In a few days, we'll know if discrimination will be on the ballot this November in Washington. This week, signatures will be submitted for Initiative 1552, the first-ever statewide ballot measure in the country that would repeal decade-old nondiscrimination protections for transgender people.
After failing last year, a well-funded group with extreme and baseless views of transgender individuals returned with a much more confusing proposal, one that mandates public schools segregate bathrooms and that trans students stay out of bathrooms that correspond with their gender. Like last year's proposal, this year's initiative allows students and their families to sue public schools if trans students are allowed to use the bathrooms where they feel safe. However, this time the fine per incident has been increased to $5,000. The proposed legislation also repeals state protections by allowing businesses to refuse to let trans people use the bathroom.
The Washington Coalition of Sexual Assault Programs notes there's been a zero increase in assaults related to transgender people using facilities since the law went into effect. Not a single damn one. (Conservative politicians who've been arrested for misconduct in bathrooms? Well, that's another story. ) The Washington Student Association, law enforcement officials and clergy also oppose this measure because it does not make us safer. Instead, it would do the opposite by infringing on everyone's right to bodily privacy, requiring anyone who doesn't look the part to prove their gender. Yet opponents continue look for a problem that doesn't exist to score political points.
The truth is not stopping the oxymoronically named Just Want Privacy, the campaign behind I-1552, and initiative backers from playing dirty: They are attempting to buy the ballot with an anonymously received $50,000 donation to boost signature gathering, which violates campaign finance regulations. They were recently caught illegally circulating petitions without the actual ballot language included and hurling abuse outside grocery stores with misleading signs like "Stop Co-Ed Bathrooms," as if gender and genitalia were synonymous.

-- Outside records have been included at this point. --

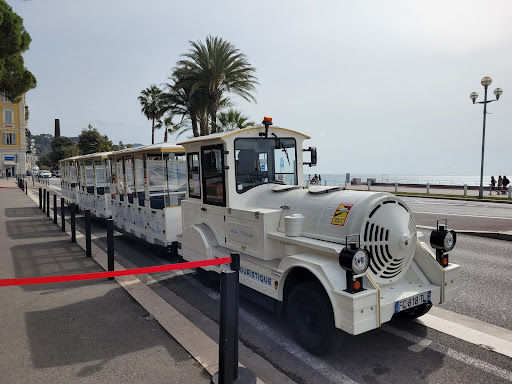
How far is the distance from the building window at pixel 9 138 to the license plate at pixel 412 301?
68.9 meters

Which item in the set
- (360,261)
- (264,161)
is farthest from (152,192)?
(360,261)

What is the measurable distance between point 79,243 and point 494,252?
10.2 metres

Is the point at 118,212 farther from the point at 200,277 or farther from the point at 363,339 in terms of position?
the point at 363,339

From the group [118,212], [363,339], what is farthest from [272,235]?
[118,212]

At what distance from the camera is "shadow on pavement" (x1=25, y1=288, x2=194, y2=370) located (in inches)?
153

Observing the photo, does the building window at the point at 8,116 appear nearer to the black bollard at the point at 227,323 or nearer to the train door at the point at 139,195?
the train door at the point at 139,195

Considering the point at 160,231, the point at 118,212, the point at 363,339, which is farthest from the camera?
the point at 118,212

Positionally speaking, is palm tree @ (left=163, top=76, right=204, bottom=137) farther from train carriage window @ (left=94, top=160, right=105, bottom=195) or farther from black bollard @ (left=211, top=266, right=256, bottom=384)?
black bollard @ (left=211, top=266, right=256, bottom=384)

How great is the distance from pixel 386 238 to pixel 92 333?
3.69 meters

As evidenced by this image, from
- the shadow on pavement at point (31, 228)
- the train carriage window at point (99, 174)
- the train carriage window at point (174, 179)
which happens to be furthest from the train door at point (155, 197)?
the train carriage window at point (99, 174)

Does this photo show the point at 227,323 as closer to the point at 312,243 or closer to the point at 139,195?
the point at 312,243

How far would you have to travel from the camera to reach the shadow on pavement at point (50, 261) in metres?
6.88

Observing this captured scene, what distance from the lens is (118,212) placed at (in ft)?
35.0

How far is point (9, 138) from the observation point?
2302 inches
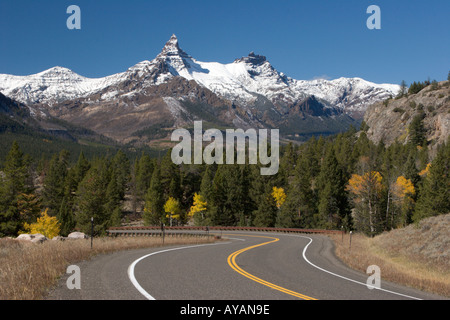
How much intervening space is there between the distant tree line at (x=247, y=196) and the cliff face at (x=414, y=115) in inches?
1182

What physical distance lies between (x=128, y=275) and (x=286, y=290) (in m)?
5.22

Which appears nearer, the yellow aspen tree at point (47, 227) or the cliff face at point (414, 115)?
the yellow aspen tree at point (47, 227)

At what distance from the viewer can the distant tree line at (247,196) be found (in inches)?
2172

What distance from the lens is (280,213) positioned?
212ft

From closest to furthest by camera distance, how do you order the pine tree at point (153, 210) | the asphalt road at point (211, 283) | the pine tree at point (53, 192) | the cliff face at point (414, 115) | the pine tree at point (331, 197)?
the asphalt road at point (211, 283) < the pine tree at point (331, 197) < the pine tree at point (153, 210) < the pine tree at point (53, 192) < the cliff face at point (414, 115)

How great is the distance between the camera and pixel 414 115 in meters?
134

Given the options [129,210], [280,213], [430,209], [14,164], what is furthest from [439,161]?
[129,210]

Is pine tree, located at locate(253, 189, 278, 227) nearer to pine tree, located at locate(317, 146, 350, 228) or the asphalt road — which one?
pine tree, located at locate(317, 146, 350, 228)

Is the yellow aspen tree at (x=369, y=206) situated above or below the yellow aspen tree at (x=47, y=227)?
above

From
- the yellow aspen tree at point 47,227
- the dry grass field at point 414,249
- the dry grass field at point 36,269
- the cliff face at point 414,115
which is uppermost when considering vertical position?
the cliff face at point 414,115

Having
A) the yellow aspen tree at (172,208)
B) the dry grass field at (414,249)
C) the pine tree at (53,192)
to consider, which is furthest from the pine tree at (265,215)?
the pine tree at (53,192)

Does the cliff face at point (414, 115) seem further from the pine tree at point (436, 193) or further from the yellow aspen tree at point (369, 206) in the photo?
the yellow aspen tree at point (369, 206)

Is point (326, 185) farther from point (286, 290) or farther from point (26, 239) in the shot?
point (286, 290)

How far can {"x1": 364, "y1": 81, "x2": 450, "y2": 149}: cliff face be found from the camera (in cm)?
12050
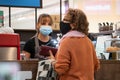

None of which topped the incident last March: Kelly Herron was in a restroom in a Seattle public park when a man attempted to rape her. Herron later posted on Instagram that she was "clawing his face, punching back, and desperately trying to escape his grip," screaming "Not today, motherf---er!" when she got away. Just Want Privacy seized the story to use the photo Herron had posted of her injuries in an email fundraiser.
When Herron discovered her experience had been co-opted, she responded to the group with the same language she used to try to scare her assailant: "To the people behind I-1552... I refuse to allow anyone to use me and my horrific sexual assault to cause harm and discrimination to others."
No ballot initiative would have prevented the attack, because assault is already illegal. Her attacker also didn't decide to use antidiscrimination laws to pretend to be a trans woman so he could sneak into the women's restroom. Using someone else's tragedy to push for discrimination is a common strategy of groups with hateful agendas, and Just Want Privacy succeeded in creating and exploiting the same violence they claim to be trying to prevent.
The demonization has to stop. Extremists are reinforcing a narrow definition of gender and sexuality, instead of focusing on the real problem: Working to stop men from committing rape, and addressing rape culture.
Safety is a basic human need we all share. In this case, safety means acceptance and understanding, not punishing innocent people over imaginary evils. Naturally, real acceptance and understanding makes things better for all.
The fear driving I-1552 doesn't exist, but the dangers of these misguided policies passing are real. ♦
Paul Dillon manages public affairs for Planned Parenthood of Greater Washington and North Idaho.